* Source extract *

§ §

Using domain-specific languages (DSLs) and F# computation expressions will save you from writing UI code. Find out how.


Part 2: Using Computation Expressions to Model Building UIs

While the formgen tool can save you significant time when building complex UIs, it suffers from providing no feedback on correctness until the generated file is compiled. Ideally, it is best to retain the same shortness and declarative style of definition but as F# code. That way, semantic errors would surface as you type the form definition in Visual Studio and you can call IntelliSense for help, etc.

If you study the formgen generated code, you can see that most of the gain you get by using it is in generating the code for adding child controls to parent containers. You can use computation expressions in a clever way to get the same benefit, say by overriding the let! construct in your own UI control builder objects. So it would look something like:

let form =
        { let! panel1 = new Panel()
          let! panel2 = new Panel()
          return () }
Here you have a form builder object (an instance of the formM type) and each let! binding creates a new child control. You can then build similar builder objects for other controls, encapsulating the details of what property is assigned when a new child is added, etc.

§ §

* Given material *
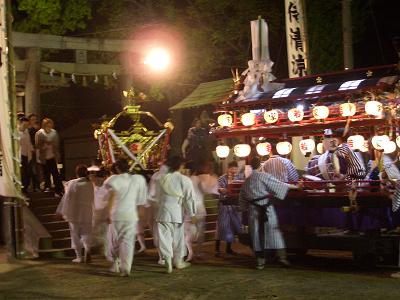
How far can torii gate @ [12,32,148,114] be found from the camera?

§ §

* Complete the following *
[a] Repeat the computation expressions excerpt from "let! panel2 = new" up to and including "is added, etc.".
[b] According to the computation expressions excerpt, where does most of the gain from using formgen lie?
[c] Rewrite the paragraph of the computation expressions excerpt that begins "While the formgen tool" as a short bulleted list that keeps its main facts.
The lines shown above are not needed for this work.

* The results *
[a]
let! panel2 = new Panel()
          return () }
Here you have a form builder object (an instance of the formM type) and each let! binding creates a new child control. You can then build similar builder objects for other controls, encapsulating the details of what property is assigned when a new child is added, etc.

[b] In generating the code for adding child controls to parent containers.

[c]
- The formgen tool can save significant time when building complex UIs.
- It gives no feedback on correctness until the generated file is compiled.
- Ideally, the same short, declarative style of definition would be kept, but written as F# code.
- Semantic errors would then surface while the form definition is typed in Visual Studio, and IntelliSense could be called for help.